The system was attractive to employers because it helped to bind their valued employees to them and give them the confidence they needed to devote their full time and effort to their work. The employer bore the burden of helping to fund and competently manage the employees’ pensions fund, but better-than-expected management performance, or luck, could reduce that burden. Remember when we used to hear about “over-funded” pension plans from time to time? That’s one to share with your grandchildren some day.
This pension system worked well through the years after World War II, when falling interest rates and rising investment markets made funding pension plans relatively easy. But all of that has changed over the past decade, and now even the granddaddy of all American pension plans — the federal retirement system — is beginning to show signs of stress. While no one can reliably predict the future of CSRS and FERS, it seems clear that the risk of losing at least some of the benefits they provide is likely.
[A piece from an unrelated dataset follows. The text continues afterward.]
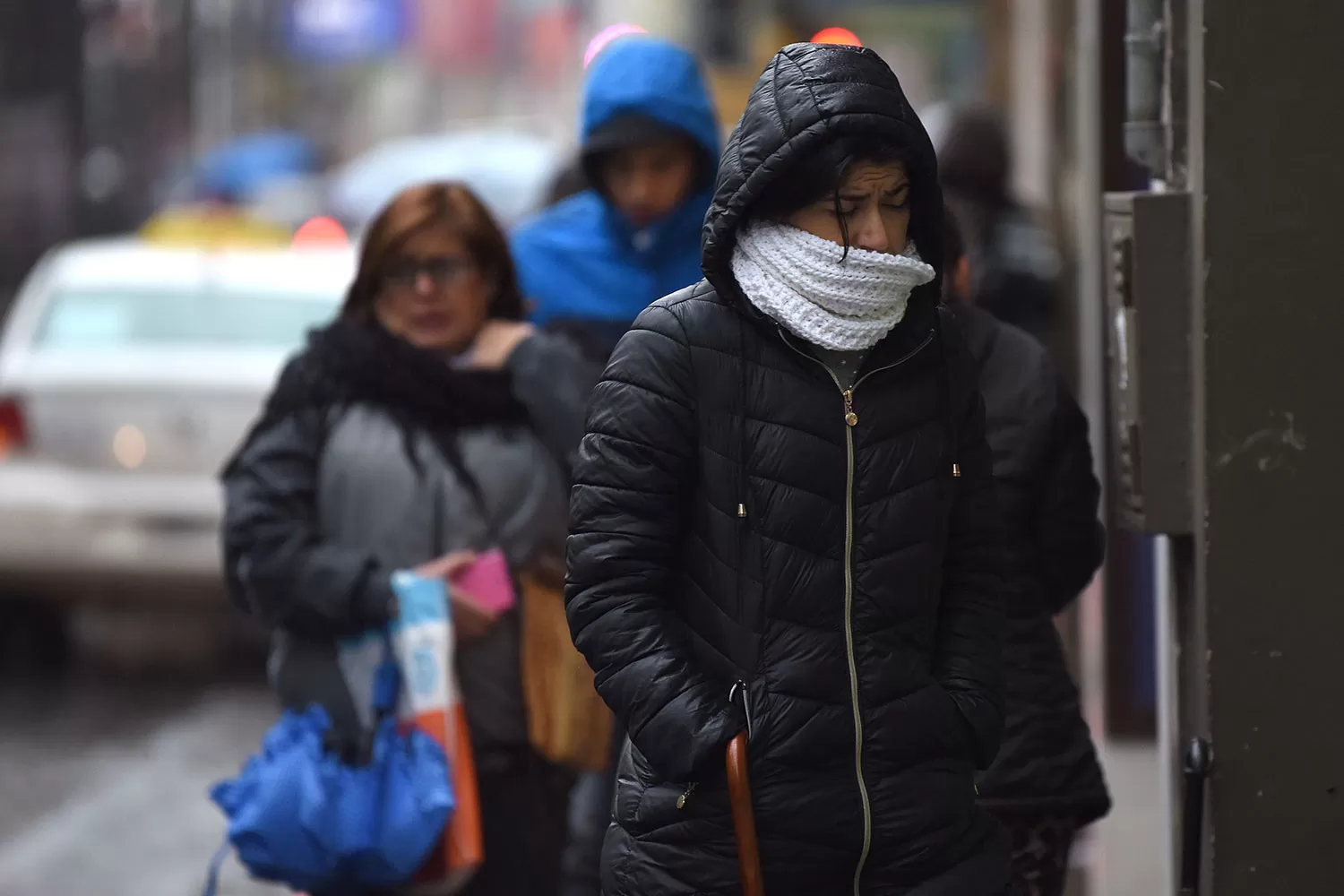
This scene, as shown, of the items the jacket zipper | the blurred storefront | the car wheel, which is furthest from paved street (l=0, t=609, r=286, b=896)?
the blurred storefront

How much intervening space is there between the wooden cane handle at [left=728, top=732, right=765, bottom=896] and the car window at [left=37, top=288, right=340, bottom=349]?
6.94m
When it comes to retirement income, this may mean a continuation of something that started with the introduction of FERS and the employee-managed Thrift Savings Plan in the early 1980s: You could be responsible for managing increasing amounts of financial risk in the future.
Are you up to the task? Get ready. Putting the responsibility for managing money in order to produce predictable, adequate and reliable streams of income over long periods, and protecting that income from the erosive effects of inflation is difficult. I should know: It’s my full-time job.
Asking the average, or even the exceptional, employee to take over the job of pension fund manager is, in my opinion, irresponsible and dangerous. It’s kind of like putting the employee in the cockpit of an airliner and asking him to land it with no training and no autopilot. The likelihood of a catastrophic mistake is huge.
The smart feds who haven’t already done so will begin educating themselves, in earnest, in the science and art of pension fund management. Notice that I didn’t say investing, which is often not the same. We’re not talking about the kind of education that brokerage firms, mutual funds or other purveyors of financial products and services offer. You’ll need to know how to manage money to support a stream of retirement income, which is much more demanding. You’ll have to know how to work backward from the results you want to develop a management approach that will produce those results with a minimum of risk.
Identifying a well-diversified, cost- and risk-efficient asset allocation model, like those used by the TSP’s L Funds, and actively managing your TSP account to support your retirement spending goals is the best way to accomplish this. If you’re not sure how to proceed, you should consider implementing the beginning asset allocation for the L Fund that most closely corresponds to your life expectancy, and rebalancing your account to this allocation at least once per year.
This should support a regular withdrawal stream in retirement of between 4 percent and 6 percent of your beginning account balance, adjusted each year for inflation. While this might not be the best solution possible, it’s better than no sound strategy at all.
Unfortunately, your employer has given you very little support in your assignment as a pension manager, and odds are that your responsibility for this task will only grow in the future.